* begin Records *

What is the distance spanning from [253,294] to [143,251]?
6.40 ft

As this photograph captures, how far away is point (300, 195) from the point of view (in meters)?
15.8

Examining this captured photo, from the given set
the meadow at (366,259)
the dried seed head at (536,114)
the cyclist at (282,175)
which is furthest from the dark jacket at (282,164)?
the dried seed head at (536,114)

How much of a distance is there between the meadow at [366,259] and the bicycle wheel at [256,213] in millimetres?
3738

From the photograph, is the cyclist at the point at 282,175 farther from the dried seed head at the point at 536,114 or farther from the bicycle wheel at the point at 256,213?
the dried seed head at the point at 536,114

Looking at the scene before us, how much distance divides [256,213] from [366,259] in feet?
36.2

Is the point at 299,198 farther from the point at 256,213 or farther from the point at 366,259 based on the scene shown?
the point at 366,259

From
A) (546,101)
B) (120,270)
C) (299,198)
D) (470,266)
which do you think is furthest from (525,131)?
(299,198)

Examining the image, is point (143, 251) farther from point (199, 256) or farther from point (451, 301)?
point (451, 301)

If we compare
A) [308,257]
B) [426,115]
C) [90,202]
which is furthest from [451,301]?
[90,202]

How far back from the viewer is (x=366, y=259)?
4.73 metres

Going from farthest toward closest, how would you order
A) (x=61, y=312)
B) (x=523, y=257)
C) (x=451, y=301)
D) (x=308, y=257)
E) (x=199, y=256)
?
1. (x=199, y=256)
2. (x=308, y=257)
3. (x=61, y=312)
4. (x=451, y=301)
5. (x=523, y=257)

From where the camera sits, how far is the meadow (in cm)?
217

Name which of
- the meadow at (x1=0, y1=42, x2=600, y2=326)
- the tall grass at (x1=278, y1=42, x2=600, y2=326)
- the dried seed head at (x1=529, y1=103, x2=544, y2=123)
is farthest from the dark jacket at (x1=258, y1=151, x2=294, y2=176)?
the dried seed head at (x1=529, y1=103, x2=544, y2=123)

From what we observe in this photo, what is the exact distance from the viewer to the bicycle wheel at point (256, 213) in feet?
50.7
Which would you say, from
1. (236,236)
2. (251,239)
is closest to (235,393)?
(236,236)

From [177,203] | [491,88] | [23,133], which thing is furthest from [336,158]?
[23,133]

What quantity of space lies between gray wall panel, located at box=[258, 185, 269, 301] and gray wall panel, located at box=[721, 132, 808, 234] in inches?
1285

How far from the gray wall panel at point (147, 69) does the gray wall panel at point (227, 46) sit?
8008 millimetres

* end Records *

• **Work to be completed**:
Render every line of the listing above as a numbered list, leaving out the blank lines.

• **Solution to the problem**:
1. What is the distance spanning from [253,294] to [143,251]?
2. 6.40 ft
3. As this photograph captures, how far away is point (300, 195) from the point of view (in meters)?
4. 15.8
5. Examining this captured photo, from the given set
6. the meadow at (366,259)
7. the dried seed head at (536,114)
8. the cyclist at (282,175)
9. which is furthest from the dark jacket at (282,164)?
10. the dried seed head at (536,114)
11. How much of a distance is there between the meadow at [366,259] and the bicycle wheel at [256,213] in millimetres?
12. 3738
13. From the photograph, is the cyclist at the point at 282,175 farther from the dried seed head at the point at 536,114 or farther from the bicycle wheel at the point at 256,213?
14. the dried seed head at the point at 536,114
15. Looking at the scene before us, how much distance divides [256,213] from [366,259] in feet?
16. 36.2
17. Is the point at 299,198 farther from the point at 256,213 or farther from the point at 366,259 based on the scene shown?
18. the point at 366,259
19. From
20. A) (546,101)
21. B) (120,270)
22. C) (299,198)
23. D) (470,266)
24. which do you think is furthest from (525,131)?
25. (299,198)
26. Examining the image, is point (143, 251) farther from point (199, 256) or farther from point (451, 301)?
27. point (451, 301)
28. If we compare
29. A) [308,257]
30. B) [426,115]
31. C) [90,202]
32. which is furthest from [451,301]?
33. [90,202]
34. How far back from the viewer is (x=366, y=259)?
35. 4.73 metres
36. Going from farthest toward closest, how would you order
37. A) (x=61, y=312)
38. B) (x=523, y=257)
39. C) (x=451, y=301)
40. D) (x=308, y=257)
41. E) (x=199, y=256)
42. ?
43. 1. (x=199, y=256)
44. 2. (x=308, y=257)
45. 3. (x=61, y=312)
46. 4. (x=451, y=301)
47. 5. (x=523, y=257)
48. From where the camera sits, how far is the meadow (in cm)?
49. 217
50. Name which of
51. - the meadow at (x1=0, y1=42, x2=600, y2=326)
52. - the tall grass at (x1=278, y1=42, x2=600, y2=326)
53. - the dried seed head at (x1=529, y1=103, x2=544, y2=123)
54. is farthest from the dark jacket at (x1=258, y1=151, x2=294, y2=176)?
55. the dried seed head at (x1=529, y1=103, x2=544, y2=123)
56. From what we observe in this photo, what is the exact distance from the viewer to the bicycle wheel at point (256, 213) in feet?
57. 50.7
58. Which would you say, from
59. 1. (236,236)
60. 2. (251,239)
61. is closest to (235,393)?
62. (236,236)
63. From [177,203] | [491,88] | [23,133], which thing is furthest from [336,158]?
64. [23,133]
65. What quantity of space lies between gray wall panel, located at box=[258, 185, 269, 301] and gray wall panel, located at box=[721, 132, 808, 234] in inches?
66. 1285
67. How far from the gray wall panel at point (147, 69) does the gray wall panel at point (227, 46) sit?
68. 8008 millimetres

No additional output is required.